ANCHORAGE, Alaska (AP) - The law degree was impressive, but it was what Susan Carney did with it that helped get her a seat on the Alaska Supreme Court.

Carney was graduated cum laude from Harvard Law School in 1987, and could have commanded a seven-figure salary anywhere she wanted to work.

Instead, she came to Alaska to clerk for Alaska Supreme Court Justice Jay Rabinowitz in Fairbanks. She then went to work for the public defender’s agency and then the Office of Public Advocacy.

Many people will get in a few years of experience at such places and move on.

“She didn’t and she stayed,” Gov. Bill Walker said. “I was touched by that, and I was really touched by her rural Alaska experience.”

Walker introduced Carney Thursday at the Alaska Bar Association convention in Anchorage. She will replace Justice Dana Fabe, who retires June 1. When Fabe was with the Public Defender Agency, she hired Carney at the Anchorage office.

Attending the ceremony with Carney were her husband, Pete Graveman, their son Sam, and appearing virtually was their daughter, Rebecca, watching the ceremony from college in Rhode Island via her Dad’s phone. Walker also said he called Carney’s mother, Margaret, in Worcester, Massachusetts, Thursday morning to give her the news.

After the announcement Susan Carney told reporters she was “still stunned and overwhelmed,” adding she was thankful and honored by the appointment.

Carney said she’s certainly not the first female voice on the Alaska Supreme Court. Fabe has served for over two decades, and Judge Morgan Christen was appointed to the court in 2009 and served until President Obama named her to the United States Court of Appeals for the Ninth Circuit.

Carney said she doesn’t know how her conversations with the other four males on Alaska’s highest court will go.

“I think obviously being a woman is different. So is being from Fairbanks. So is being a trial-level public defender, so I think that each of us brings very different skills and contributions to all of the cases.”

Both Walker and Carney said they anticipate her work in rural Alaska and with more than 150 trials will bring other perspectives to the court.

“I think 20 some odd years of doing trials with people all over the state gives me different, real hands-on experience and hopefully a little better understanding of where people are coming from, who don’t live in Anchorage, don’t live in Fairbanks,” she said.

She was among four finalists for the position, as recommended by the Alaska Judicial Council on March 31.

The other finalists were Anchorage Superior Court Judge Andrew Guidi; Anchorage private attorney Jahna Lindemuth, and Juneau Superior Court Judge Philip Pallenberg.

“All the four brought something special to the table, and sort of made it much more challenging to me,” Gov.

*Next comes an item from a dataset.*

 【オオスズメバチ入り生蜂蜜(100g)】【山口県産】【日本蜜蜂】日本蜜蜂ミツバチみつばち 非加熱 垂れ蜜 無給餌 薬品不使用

Walker said.

“I could not have made a bad choice, but I just felt that Susan was the one that I thought would be the best fit for the court,” he said.

He said he called the three who didn’t get the position on Thursday, and encouraged them to apply for future openings.

Carney said she plans to continue living in Fairbanks. “It’s my home,” she said, adding she’ll commute to Anchorage when needed for court business.

Carney said there’s historical precedence for that, with the late Rabinowitz and current high court Judge Daniel Winfree flying to Anchorage as needed.